Why “Ragamuffin Warrior?”

29 03 2013

So what is a “Ragamuffin Warrior” anyway? I’m glad you asked. The title for this blog is a blending of one of my favorite books with one of my favorite movies.

First, the book: “Ragamuffin Gospel” by Brennan Manning

In his work, Manning describes a ragamuffin as someone who is, at best, a-pieced-together-work-in-progress. (My words, not his. To read his, and I pray you do, pick up a copy of his book. Or let me know and I’ll loan you one.) A ragamuffin has nothing of real value to offer. He has mastered no skill nor relies on any great talent. The best he can do is to just make it through the day. His spirit is somewhat rebellious, prone to wandering. A ragamuffin limps through life, tilted halo, broken wings. He has warts and wounds. A ragamuffin hurts others, even when not intentional. Most of all, he’s desperate. Whether he knows it or not, whether he acknowledges it or not, he has a longing to be caught up in a grand story. A ragamuffin longs for significance, but isn’t quite sure how to find it.

And the movie? Braveheart

There’s a line from Braveheart in which the narrator recounts the victory of the Scots. He says that they fought like “warrior poets.” A warrior is someone who is brave and strong. He doesn’t run from opposition, but holds his ground and fights. A warrior trains, mastering the necessary skills to be victorious in battle. He plans and schemes. A warrior learns the methods and maneuvers of his adversary. He is noble and just. A warrior does not fight simply because he can, but fights when it is required of him. Most importantly, a warrior fights for the heart of his king. Unselfishly, he lives to advance the kingdom.

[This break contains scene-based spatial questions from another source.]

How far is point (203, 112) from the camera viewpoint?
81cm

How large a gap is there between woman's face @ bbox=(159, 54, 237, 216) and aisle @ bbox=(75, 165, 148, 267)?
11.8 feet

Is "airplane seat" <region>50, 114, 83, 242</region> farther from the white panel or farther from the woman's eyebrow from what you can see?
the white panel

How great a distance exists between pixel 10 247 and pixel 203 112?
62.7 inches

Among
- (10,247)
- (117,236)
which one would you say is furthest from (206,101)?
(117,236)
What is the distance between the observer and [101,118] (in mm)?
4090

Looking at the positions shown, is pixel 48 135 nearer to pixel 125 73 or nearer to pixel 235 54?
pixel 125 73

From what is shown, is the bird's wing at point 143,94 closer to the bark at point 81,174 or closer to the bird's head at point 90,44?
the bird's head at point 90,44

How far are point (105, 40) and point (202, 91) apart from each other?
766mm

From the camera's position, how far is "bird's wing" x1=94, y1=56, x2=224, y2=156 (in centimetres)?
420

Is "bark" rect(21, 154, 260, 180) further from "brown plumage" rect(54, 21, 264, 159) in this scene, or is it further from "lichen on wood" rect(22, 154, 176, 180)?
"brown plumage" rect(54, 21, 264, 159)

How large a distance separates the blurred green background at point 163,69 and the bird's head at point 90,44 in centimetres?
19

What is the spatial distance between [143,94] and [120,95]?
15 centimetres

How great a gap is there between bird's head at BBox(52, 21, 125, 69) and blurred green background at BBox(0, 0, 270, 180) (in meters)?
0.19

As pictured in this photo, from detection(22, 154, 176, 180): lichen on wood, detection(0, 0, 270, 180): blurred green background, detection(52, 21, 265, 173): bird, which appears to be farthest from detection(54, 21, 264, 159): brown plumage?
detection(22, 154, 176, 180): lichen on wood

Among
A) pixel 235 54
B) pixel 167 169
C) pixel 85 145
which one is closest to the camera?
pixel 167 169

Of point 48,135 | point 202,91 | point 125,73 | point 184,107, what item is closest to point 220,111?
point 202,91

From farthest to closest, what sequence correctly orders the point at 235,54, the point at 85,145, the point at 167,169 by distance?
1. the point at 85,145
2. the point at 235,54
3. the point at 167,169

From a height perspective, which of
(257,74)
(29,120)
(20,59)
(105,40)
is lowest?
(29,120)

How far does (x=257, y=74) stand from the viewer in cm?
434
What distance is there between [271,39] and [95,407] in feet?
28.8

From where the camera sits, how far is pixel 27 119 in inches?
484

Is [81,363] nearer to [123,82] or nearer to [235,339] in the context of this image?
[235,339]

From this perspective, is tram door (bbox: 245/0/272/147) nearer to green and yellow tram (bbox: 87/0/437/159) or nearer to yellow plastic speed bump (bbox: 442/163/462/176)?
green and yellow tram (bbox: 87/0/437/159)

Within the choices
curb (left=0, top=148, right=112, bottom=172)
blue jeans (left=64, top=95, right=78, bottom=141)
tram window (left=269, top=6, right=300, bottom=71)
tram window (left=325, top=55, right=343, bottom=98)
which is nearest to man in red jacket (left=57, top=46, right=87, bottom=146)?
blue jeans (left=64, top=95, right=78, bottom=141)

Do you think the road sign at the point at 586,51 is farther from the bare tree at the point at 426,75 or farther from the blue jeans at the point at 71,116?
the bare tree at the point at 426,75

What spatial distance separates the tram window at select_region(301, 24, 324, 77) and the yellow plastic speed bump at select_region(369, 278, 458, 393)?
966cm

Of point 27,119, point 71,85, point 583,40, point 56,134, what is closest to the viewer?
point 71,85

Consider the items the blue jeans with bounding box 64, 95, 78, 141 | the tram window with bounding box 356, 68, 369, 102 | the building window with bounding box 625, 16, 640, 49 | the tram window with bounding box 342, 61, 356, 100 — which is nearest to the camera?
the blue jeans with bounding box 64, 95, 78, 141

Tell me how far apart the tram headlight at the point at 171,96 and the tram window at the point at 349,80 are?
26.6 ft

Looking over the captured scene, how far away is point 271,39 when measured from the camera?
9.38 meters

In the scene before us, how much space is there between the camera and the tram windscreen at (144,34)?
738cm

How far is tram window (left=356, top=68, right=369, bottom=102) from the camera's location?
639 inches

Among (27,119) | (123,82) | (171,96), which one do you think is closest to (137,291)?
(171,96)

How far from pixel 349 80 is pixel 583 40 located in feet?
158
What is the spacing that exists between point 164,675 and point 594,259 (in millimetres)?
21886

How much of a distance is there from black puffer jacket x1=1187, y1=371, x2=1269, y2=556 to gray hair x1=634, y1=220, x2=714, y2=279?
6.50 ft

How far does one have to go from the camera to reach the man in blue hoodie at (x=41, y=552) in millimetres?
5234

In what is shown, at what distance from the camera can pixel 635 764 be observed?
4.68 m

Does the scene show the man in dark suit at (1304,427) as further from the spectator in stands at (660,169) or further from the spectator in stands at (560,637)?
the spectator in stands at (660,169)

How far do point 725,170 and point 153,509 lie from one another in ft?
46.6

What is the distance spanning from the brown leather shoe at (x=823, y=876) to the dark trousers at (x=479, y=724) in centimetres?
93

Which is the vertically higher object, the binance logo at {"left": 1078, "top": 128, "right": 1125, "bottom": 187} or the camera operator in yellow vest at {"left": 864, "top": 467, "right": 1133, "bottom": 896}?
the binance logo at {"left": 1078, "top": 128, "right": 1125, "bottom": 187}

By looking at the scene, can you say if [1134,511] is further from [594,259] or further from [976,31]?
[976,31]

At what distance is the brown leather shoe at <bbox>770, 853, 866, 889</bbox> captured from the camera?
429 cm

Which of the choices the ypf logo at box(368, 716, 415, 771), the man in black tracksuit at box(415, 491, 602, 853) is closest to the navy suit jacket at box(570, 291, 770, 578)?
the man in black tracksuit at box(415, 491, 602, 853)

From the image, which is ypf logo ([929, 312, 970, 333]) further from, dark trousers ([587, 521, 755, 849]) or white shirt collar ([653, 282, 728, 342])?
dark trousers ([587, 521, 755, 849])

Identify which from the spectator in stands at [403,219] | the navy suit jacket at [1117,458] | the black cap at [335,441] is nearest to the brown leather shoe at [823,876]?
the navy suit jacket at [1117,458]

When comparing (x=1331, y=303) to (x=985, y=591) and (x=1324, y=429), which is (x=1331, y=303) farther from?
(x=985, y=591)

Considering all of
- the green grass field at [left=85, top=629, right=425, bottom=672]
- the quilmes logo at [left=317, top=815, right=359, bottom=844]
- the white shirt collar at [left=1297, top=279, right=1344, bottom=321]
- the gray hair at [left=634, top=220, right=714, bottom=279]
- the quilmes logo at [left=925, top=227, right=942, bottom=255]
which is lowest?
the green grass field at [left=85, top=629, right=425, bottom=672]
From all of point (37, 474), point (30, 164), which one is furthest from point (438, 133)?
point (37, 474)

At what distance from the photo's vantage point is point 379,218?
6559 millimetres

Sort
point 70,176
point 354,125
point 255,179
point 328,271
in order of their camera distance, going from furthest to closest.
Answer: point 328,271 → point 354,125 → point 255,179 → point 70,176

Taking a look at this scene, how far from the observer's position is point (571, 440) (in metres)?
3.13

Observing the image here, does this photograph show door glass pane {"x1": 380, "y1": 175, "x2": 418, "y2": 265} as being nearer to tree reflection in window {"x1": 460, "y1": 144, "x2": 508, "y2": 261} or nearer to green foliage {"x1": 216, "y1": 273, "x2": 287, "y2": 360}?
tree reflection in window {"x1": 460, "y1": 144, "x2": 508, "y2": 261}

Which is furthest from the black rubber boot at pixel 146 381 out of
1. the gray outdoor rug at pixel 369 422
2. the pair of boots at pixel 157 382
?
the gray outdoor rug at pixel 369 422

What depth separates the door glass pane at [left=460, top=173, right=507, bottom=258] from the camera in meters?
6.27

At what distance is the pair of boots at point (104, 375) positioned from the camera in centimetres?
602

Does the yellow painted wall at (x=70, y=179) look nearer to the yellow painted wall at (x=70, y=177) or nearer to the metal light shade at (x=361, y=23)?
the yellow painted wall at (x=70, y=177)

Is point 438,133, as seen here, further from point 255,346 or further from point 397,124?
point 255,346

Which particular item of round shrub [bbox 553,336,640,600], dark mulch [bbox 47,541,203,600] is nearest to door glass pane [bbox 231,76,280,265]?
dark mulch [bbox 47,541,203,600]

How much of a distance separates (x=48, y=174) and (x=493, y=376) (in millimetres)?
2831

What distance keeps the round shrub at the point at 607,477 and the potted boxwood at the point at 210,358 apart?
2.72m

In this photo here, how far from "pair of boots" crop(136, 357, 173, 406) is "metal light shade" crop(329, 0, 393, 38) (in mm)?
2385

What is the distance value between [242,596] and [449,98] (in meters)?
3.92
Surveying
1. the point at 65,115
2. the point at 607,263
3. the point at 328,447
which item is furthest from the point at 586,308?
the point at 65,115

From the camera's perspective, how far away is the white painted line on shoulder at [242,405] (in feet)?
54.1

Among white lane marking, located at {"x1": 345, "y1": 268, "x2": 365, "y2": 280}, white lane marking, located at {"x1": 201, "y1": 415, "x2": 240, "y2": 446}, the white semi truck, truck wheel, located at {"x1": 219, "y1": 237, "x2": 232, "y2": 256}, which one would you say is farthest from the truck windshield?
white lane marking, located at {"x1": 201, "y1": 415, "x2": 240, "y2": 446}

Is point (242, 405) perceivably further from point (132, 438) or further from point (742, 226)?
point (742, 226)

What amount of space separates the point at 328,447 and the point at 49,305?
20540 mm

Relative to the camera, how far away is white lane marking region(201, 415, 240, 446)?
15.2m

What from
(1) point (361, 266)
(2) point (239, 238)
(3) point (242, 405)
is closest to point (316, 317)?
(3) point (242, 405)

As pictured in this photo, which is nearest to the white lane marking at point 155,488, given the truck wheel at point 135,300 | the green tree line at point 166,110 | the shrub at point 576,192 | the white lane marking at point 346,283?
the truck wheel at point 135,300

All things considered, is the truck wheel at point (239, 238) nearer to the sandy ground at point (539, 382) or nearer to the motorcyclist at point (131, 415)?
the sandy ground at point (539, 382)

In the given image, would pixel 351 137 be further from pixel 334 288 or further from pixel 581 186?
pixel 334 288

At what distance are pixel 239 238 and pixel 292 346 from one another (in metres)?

So, what to make of these two contrasting, yet juxtaposed ideas of manhood. First of all, I am a ragamuffin. My best efforts often fail. But the grace of God doesn’t leave me there. He gives me purpose. He allows me to join in a great story, the great story, His story. The Bible says that as a Christian, I am part of God’s Kingdom. I am a warrior. The first two things a warrior learns is who he is fighting for and who he is fighting against. Christ is my King. I fight for His heart. His heart is the redemption of man. He longs to restore people’s hearts and to give them purpose, meaning, life, and joy. He wants to know you and for you to know Him.

The adversary is the devil. That might come as a shock to those outside the church and should come as a reminder to those within. The adversary is not a politician. Not a race. Not this group of people or that. It’s not anything of this world. We must remember this, “For our battle is not against flesh and blood, but against the rulers, against the authorities, against the world powers of this darkness, against the spiritual forces of evil in the heavens.” (Ephesians 6:12)

So that’s me, a Ragamuffin Warrior. I’m not always sure of what I’m doing or if what I’m doing is working. But I am clear about who it is that I serve and who it is that I fight.